Conflict of Interest Policy – Board of Directors

Policy Owner: Corporate Governance and Human Resources Committee

Approval: Board of Directors

First Approved:

Revision Approval:

Effective Date:

In this Document:

“Board” or “Board of Directors” means the board of directors of the Toronto Seniors Housing Corporation;

“CGHRC” means the Corporate Governance and Human Resources Committee of the Board;

“Director” or “Directors” means a director or directors of the Toronto Seniors Housing Corporation;

“Policy” means the Conflict of Interest Policy for the Board of Directors of the Toronto Housing Seniors Corporation;

“Stakeholders” include the tenants, suppliers, employees, the City of Toronto and other individuals, groups and entities that may from time to time interact with the Toronto Seniors Housing Corporation; and,

“TSHC” means the Toronto Seniors Housing Corporation.

Policy Statement

Promoting public confidence in the Toronto Seniors Housing Corporation is the responsibility of every Director. All Directors must understand that their individual decisions could have an impact on the TSHC’s success and reputation. It follows that in carrying out their duties, Directors are expected to promote the TSHC’s core values and to observe a high standard of honesty, integrity, accountability and ethics.

TSHC Stakeholders have placed their trust in the TSHC. The business decisions of the TSHC Board of Directors must therefore withstand rigorous scrutiny by TSHC Stakeholders. Directors shall act accordingly and shall avoid even the appearance of improper behaviour.

This Policy sets out the expectations placed on Directors related to conflicts of interest, including how to identify and resolve a conflict of interest. The TSHC wishes to establish clear standards to address real, potential and perceived conflicts of interest, to protect the integrity of the TSHC’s decision-making processes and to provide a means to identify and resolve such conflicts of interest in favour of the TSHC’s best interests.

Although this Policy does not address every issue that could possibly arise, it does set out basic expectations for the Directors and offers guiding principles to achieve these expectations whenever Directors interact with Stakeholders and other Directors.

Conflicts of interest can sometimes be subtle. Directors must therefore act as soon as a situation arises that raises any doubts whatsoever.

Should Directors have any questions or need any clarification about this Policy and its interpretation, they should consult with the Chair of the CGHRC .

Scope

This Policy applies to all members of the Board of Directors of the TSHC, as well as to non-Director members of any TSHC Committee or Subcommittee.

Key Definitions

“Conflict of Interest” means any situation in which a Director’s personal or business interests may compete or appear to compete with her or his duties as a Director of the TSHC, or may cause the Director to act contrary or appear to act contrary to, the best interests of the TSHC.

A conflict of interest can be one or more of the following types:

Actual Conflict: a conflict of interest that the Director has, or may have, at the present time;

Potential Conflict: any situation which may lead or have the potential to lead to a conflict of interest in the future; or,

Apparent Conflict: any situation which could reasonably be perceived as a conflict of interest by others, regardless as to whether or not there is an actual conflict of interest.

“Personal or Business Interest” includes any personal gain, benefit, privilege, or advancement that the Director, and/or the Director’s family, friends or business associates (past and present) may receive or expect to receive, whether monetary or non-monetary.

Policy Details

Directors shall not enter into any situation, arrangement or agreement (collectively referred to in this Policy as “matters and transactions”) that results or could result in a conflict of interest (actual, potential, or apparent) and Directors shall arrange their personal and business affairs to ensure that conflicts of interest are avoided.

[DATASET CONTENT]
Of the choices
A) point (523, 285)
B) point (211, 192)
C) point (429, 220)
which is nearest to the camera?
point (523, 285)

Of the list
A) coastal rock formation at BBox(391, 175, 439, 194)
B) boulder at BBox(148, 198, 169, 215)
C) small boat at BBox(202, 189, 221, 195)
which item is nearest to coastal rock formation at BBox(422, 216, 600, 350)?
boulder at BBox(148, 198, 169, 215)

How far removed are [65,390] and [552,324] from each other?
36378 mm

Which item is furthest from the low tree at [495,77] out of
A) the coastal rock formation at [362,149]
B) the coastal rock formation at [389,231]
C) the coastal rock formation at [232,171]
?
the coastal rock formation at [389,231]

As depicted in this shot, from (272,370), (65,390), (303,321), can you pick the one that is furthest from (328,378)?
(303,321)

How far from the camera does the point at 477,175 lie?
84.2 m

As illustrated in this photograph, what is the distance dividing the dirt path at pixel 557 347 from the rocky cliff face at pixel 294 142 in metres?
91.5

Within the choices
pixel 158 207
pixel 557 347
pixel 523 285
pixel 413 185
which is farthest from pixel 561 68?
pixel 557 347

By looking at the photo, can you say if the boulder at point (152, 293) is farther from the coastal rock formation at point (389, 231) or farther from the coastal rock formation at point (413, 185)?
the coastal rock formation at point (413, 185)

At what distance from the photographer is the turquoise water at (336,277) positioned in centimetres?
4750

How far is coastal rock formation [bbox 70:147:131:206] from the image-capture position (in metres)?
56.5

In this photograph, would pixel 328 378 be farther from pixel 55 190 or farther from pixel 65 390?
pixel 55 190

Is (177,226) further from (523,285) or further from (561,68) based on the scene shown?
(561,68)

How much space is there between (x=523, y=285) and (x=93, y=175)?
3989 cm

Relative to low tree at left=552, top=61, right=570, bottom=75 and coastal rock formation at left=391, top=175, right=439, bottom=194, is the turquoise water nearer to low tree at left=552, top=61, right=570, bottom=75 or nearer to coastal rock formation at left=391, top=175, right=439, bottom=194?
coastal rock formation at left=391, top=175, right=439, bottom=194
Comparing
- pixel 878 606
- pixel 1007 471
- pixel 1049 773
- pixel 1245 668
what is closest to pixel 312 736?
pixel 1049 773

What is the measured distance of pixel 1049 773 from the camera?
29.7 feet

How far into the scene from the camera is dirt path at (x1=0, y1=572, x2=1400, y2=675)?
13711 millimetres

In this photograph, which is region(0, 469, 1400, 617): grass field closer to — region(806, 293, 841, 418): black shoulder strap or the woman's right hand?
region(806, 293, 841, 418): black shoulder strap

[PROBLEM TO WORK ON] Please continue the board conflict of interest policy, starting right after its final sentence. The listing comes from a different source than the board conflict of interest policy.

[TASK RESULT]
Directors should consider any advantage that their position as TSHC Directors may give them, whether it be the power to influence decisions, their ability to use the organization’s resources or their access to information about the TSHC and others.

In deciding whether their actions could result in a conflict of interest, Directors are expected to consider how their actions will be seen by their colleagues on the Board or by Stakeholders including the general public.

In general, a Director shall not participate in decision-making with respect to a matter or transaction if that Director is in a conflict of interest position. Examples of conflicts of interests are (but are not limited to):

  • Directors, or their family or friends, who transact business (funding or contractual arrangements) directly with the TSHC;
  • Hiring a Director’s family member or personal friend;
  • Directors who accept gifts, entertainment or other personal benefits from an existing or potential TSHC Stakeholder such as a supplier, tenant, or business This also includes family members of Directors who accept such benefits.
  • Working for a supplier while continuing to be a Director of the TSHC;
  • Directors who have a financial interest in a supplier or other Stakeholder;
  • Directors who give preferential treatment to any person or entity in which the Director has a personal interest;
  • Using confidential information to benefit the Director or his/her family or friends;
  • Being involved with or employed by, an entity other than the TSHC if such involvement or employment would conflict with or detrimentally affect the Director’s performance of his or her duties as a TSHC Director;
  • Directors who use the TSHC’s property, equipment or resources, other than for TSHC business; or,
  • Directors who divert, directly or indirectly, to their own use an opportunity or advantage that belongs to the TSHC.

    1. Financial and Business Transactions

    Directors shall avoid financial transactions between themselves and the TSHC, between themselves and a third party, or between the TSHC and a third party that may adversely affect the performance of their duties as Directors or confer a personal or business advantage on them. This includes transactions involving entities in which a Director, his or her family member or friend, is a director, trustee, officer, committee member, or has a substantial financial interest through ownership or control.

    Directors shall avoid investing, directly or indirectly, in any property managed by the TSHC. A Director shall use special caution to avoid purchases and sales of anyproperty that may be interpreted as attempting to profit from special knowledge of the TSHC’s operations, or other confidential information obtained by reason of the Director’s TSHC duties.

    If a Director is, or seeks to be, a director, officer, or employee of a company (or if the Director has a financial interest in such company) that has business dealings with the TSHC, this could be a conflict of interest.

    If a Director (or a family member, friend or business associate of the Director) has a financial interest in a company that has business dealings with the TSHC, and the Director is involved in any process related to a business transaction involving the TSHC , this could be a conflict of interest.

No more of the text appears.